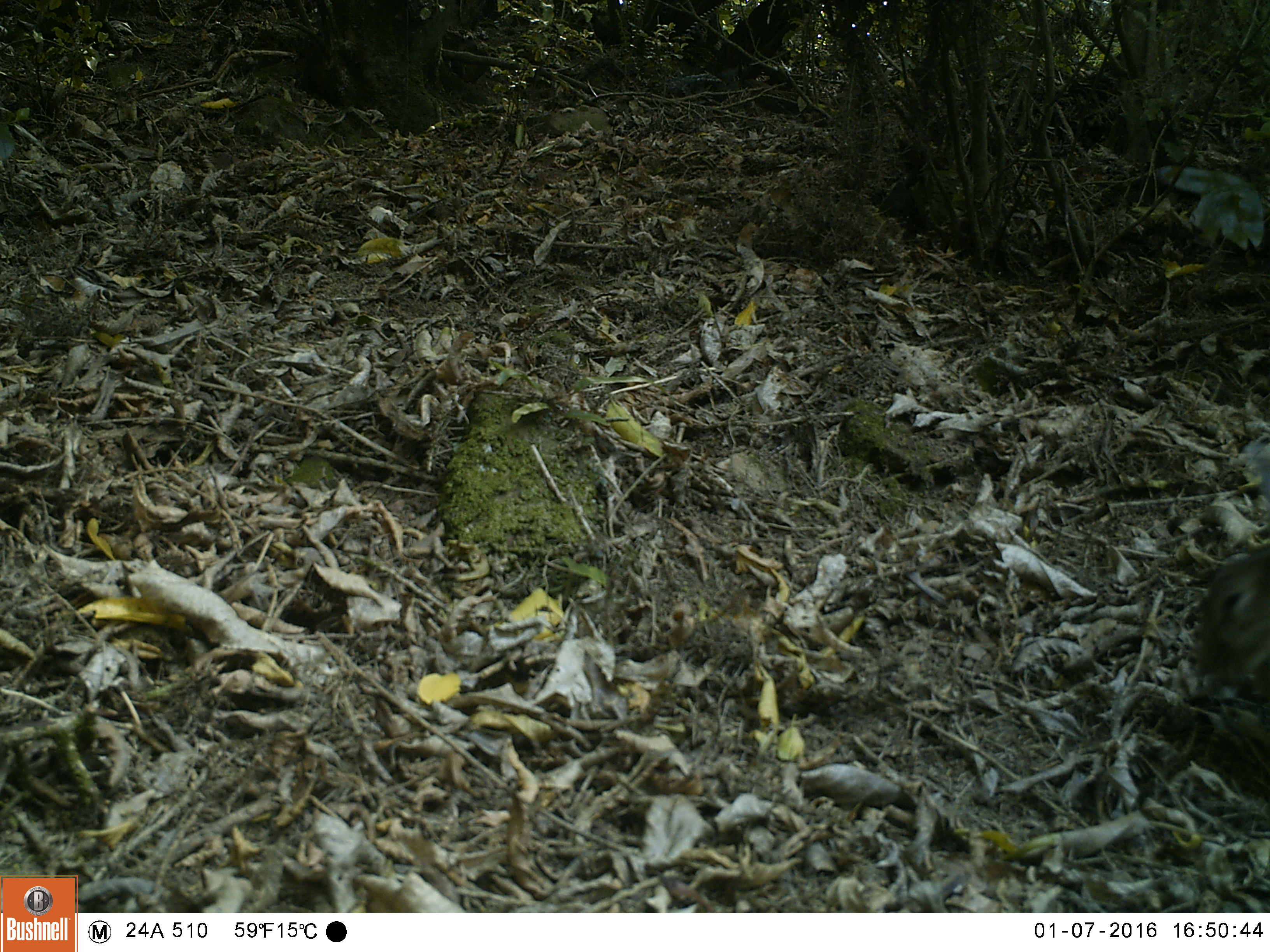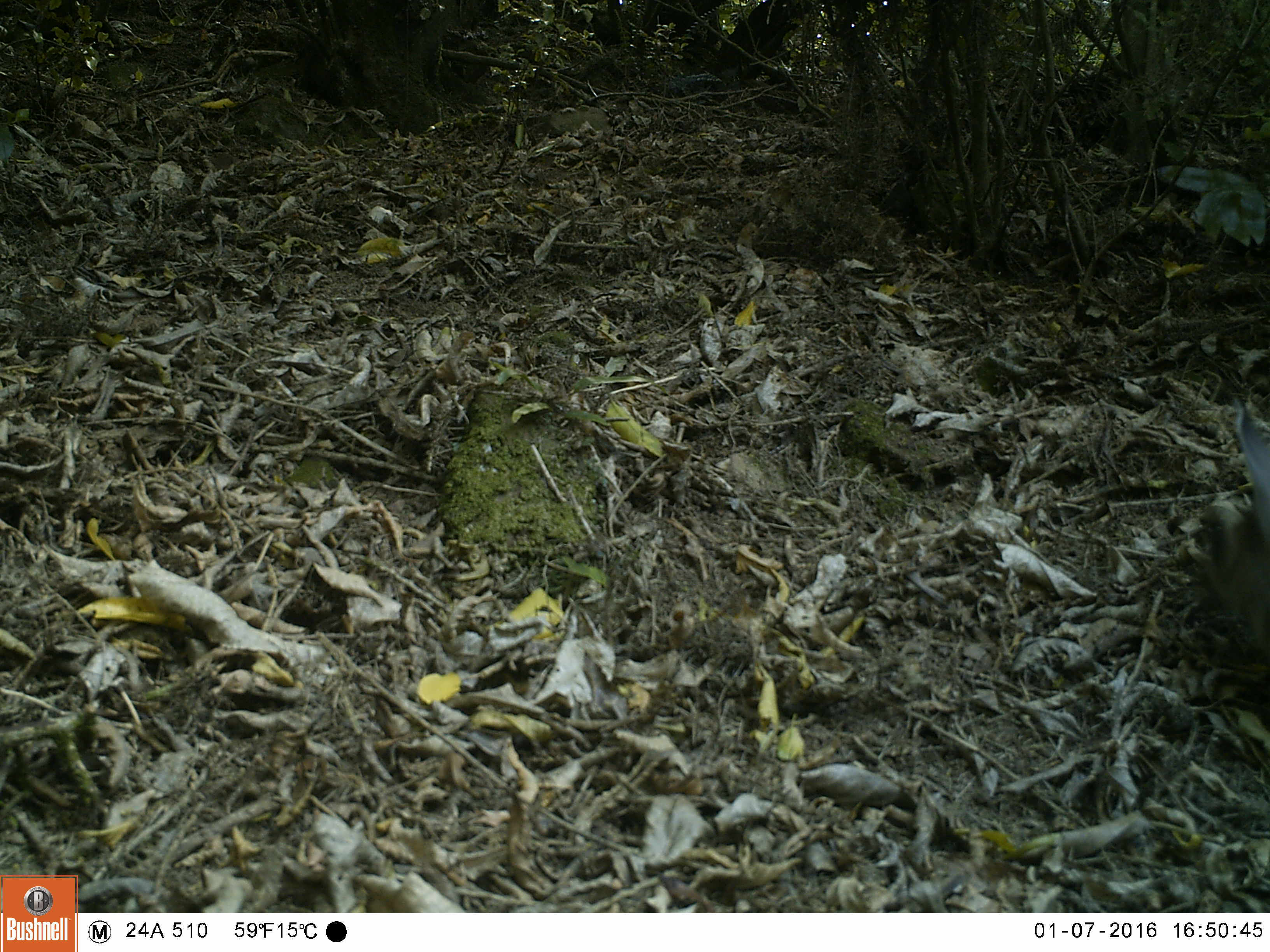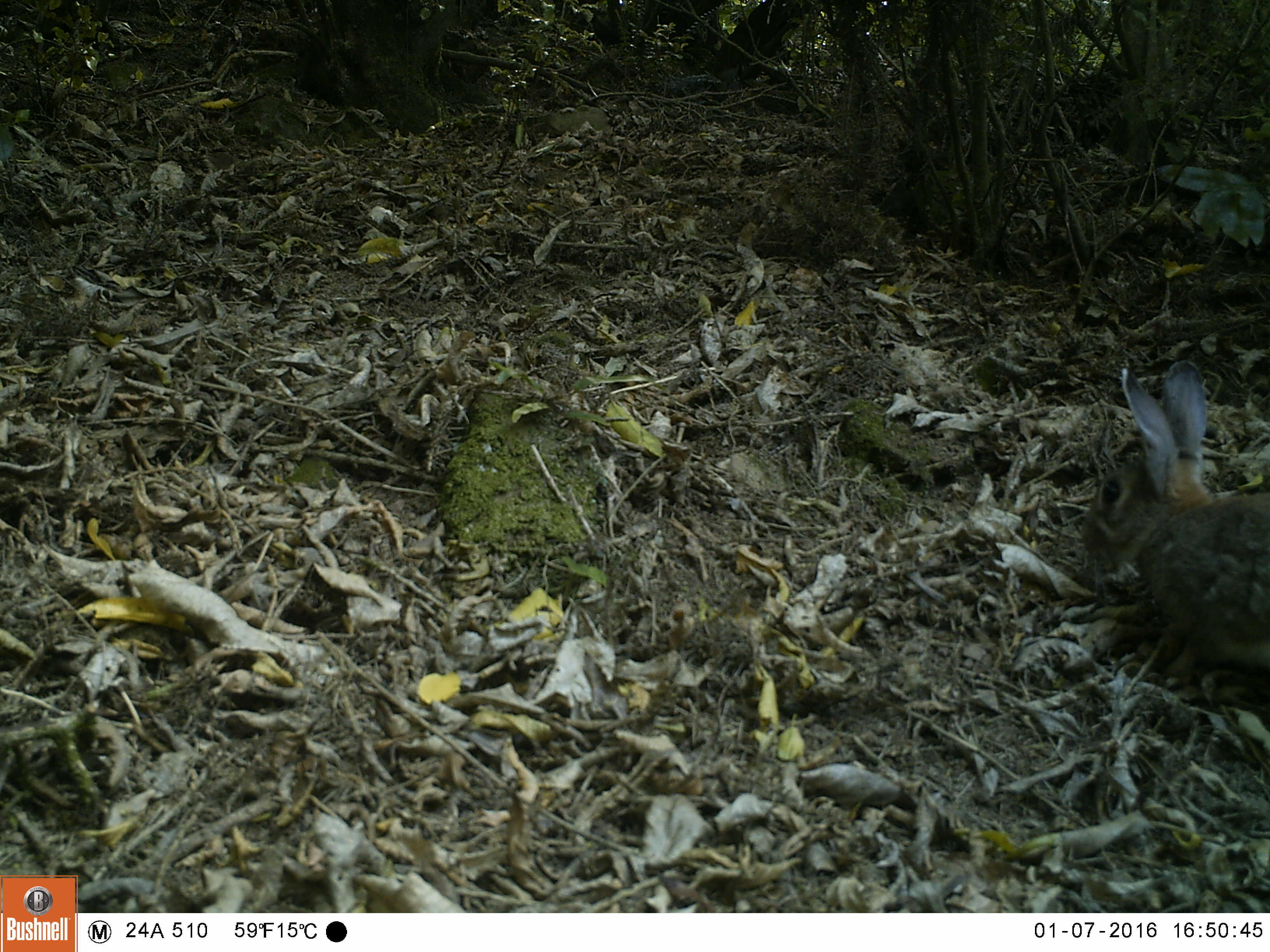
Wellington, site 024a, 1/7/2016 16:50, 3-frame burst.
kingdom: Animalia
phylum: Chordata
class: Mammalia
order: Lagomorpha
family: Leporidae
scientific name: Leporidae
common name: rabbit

=======

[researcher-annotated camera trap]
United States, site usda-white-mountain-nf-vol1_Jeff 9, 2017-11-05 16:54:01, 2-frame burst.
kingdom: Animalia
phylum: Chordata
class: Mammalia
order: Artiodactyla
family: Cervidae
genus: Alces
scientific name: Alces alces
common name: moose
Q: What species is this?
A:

=======

* Problem statement: Send back exactly the lines of the listing above starting at the one with "Wellington, site 024a, 1/7/2016" and ending at the one with "common name: rabbit", inclusive, and no others.

* The completed task:
Wellington, site 024a, 1/7/2016 16:50, 3-frame burst.
kingdom: Animalia
phylum: Chordata
class: Mammalia
order: Lagomorpha
family: Leporidae
scientific name: Leporidae
common name: rabbit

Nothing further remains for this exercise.